Kwang-Young Chun : Aggregation

7 June - 1 July 2006

Educated in Korea and America this exciting artist has brought traditional Korean craft and modern art face to face. Large wall reliefs and sculptures give the appearance of topography; indistinct surfaces punctured by meteoric depressions, a large object that appears to have arrived violently or is shedding its outer skin.

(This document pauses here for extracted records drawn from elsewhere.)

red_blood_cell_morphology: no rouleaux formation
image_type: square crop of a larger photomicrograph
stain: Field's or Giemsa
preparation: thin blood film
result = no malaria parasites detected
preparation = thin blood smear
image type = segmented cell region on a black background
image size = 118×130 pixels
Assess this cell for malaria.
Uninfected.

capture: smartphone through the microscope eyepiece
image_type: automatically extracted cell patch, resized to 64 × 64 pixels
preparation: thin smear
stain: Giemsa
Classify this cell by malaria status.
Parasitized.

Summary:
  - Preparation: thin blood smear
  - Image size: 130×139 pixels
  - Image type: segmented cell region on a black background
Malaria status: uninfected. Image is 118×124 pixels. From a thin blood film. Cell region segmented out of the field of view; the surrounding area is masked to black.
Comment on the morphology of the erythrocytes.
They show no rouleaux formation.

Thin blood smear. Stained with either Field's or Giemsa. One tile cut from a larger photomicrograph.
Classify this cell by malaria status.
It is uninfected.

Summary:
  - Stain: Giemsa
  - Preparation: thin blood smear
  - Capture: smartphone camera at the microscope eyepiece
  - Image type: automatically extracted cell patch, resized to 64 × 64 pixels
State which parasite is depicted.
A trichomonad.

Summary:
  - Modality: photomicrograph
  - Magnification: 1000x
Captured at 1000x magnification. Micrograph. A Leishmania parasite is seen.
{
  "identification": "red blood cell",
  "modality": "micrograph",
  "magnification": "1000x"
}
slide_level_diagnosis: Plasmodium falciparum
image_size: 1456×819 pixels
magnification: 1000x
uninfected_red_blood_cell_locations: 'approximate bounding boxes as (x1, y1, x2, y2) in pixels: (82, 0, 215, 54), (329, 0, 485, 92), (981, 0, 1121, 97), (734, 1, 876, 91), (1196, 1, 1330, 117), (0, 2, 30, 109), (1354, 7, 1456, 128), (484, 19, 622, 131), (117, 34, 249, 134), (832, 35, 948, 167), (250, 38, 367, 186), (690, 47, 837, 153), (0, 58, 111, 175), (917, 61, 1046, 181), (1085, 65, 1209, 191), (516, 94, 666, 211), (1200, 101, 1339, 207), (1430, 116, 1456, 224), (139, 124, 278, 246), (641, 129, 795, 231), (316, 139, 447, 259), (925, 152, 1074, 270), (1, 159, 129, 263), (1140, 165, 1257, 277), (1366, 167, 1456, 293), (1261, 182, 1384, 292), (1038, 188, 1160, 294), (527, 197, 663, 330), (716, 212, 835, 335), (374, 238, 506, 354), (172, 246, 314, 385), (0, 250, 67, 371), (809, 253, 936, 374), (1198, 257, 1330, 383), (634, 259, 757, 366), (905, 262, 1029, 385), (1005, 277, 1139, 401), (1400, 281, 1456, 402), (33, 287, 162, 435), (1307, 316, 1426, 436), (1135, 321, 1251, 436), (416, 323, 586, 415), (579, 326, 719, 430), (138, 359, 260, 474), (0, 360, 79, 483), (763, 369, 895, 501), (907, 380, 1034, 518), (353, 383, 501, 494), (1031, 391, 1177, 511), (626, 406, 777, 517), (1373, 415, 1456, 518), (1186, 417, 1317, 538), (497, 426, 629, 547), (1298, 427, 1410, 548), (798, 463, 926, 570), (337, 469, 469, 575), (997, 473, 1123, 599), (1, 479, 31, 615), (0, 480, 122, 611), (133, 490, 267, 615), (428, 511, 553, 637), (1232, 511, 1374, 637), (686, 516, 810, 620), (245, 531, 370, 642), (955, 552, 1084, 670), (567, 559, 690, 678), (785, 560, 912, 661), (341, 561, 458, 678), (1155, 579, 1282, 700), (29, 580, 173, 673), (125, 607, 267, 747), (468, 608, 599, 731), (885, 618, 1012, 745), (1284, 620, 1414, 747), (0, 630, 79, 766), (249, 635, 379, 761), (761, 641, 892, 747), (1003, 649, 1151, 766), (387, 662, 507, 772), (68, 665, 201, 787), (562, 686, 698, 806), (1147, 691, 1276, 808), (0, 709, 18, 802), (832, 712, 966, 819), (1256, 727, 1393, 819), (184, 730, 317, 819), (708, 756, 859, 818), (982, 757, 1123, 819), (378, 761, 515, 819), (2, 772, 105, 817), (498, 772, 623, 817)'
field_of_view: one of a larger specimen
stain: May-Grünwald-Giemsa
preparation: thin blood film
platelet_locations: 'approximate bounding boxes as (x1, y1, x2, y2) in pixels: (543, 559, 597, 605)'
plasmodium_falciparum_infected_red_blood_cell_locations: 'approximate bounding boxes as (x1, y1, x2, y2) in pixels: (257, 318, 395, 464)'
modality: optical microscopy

These abstract and powerful works change once again on closer inspection; We see that these shapes and vistas are in fact made up of thousands of tiny paper wrapped packages, the paper covered in printed Asian calligraphy; this is the traditional Korean element of Chun’s powerful contem- porary art.

 

To wrap and pack objects in paper for transport or storage, wrapping medicines in paper packets, food or books wrapped in cloth, this is an integral part of Korean culture: the culture of bojagi. This informs Chun’s use of materials; making its first striking impression on the artist as a young boy in his uncle’s pharmacy, watching his uncle unwrap and rewrap medicines, stored in paper packets. Using traditional Korean paper taken from old and discarded books, Chun constructs small paper wrapped packets. These number close on 7,000 for each relief, which he then attaches by hand to make the reliefs and sculptures. His works are powerfully evocative, alien surfaces pock marked with depressions and fissures, and within these features are the gentle undulations of colour produced by the variations in the differing papers and texts derived from books, the alternating size and scale of the packets jostling to fight their way to the surface of the works.

 

At this time when the focus of the art world is looking to Asia, it is exciting to see the traditional and the contemporary in Korean art coalesce so succinctly in this vibrant exhibition of Kwang-Young Chun.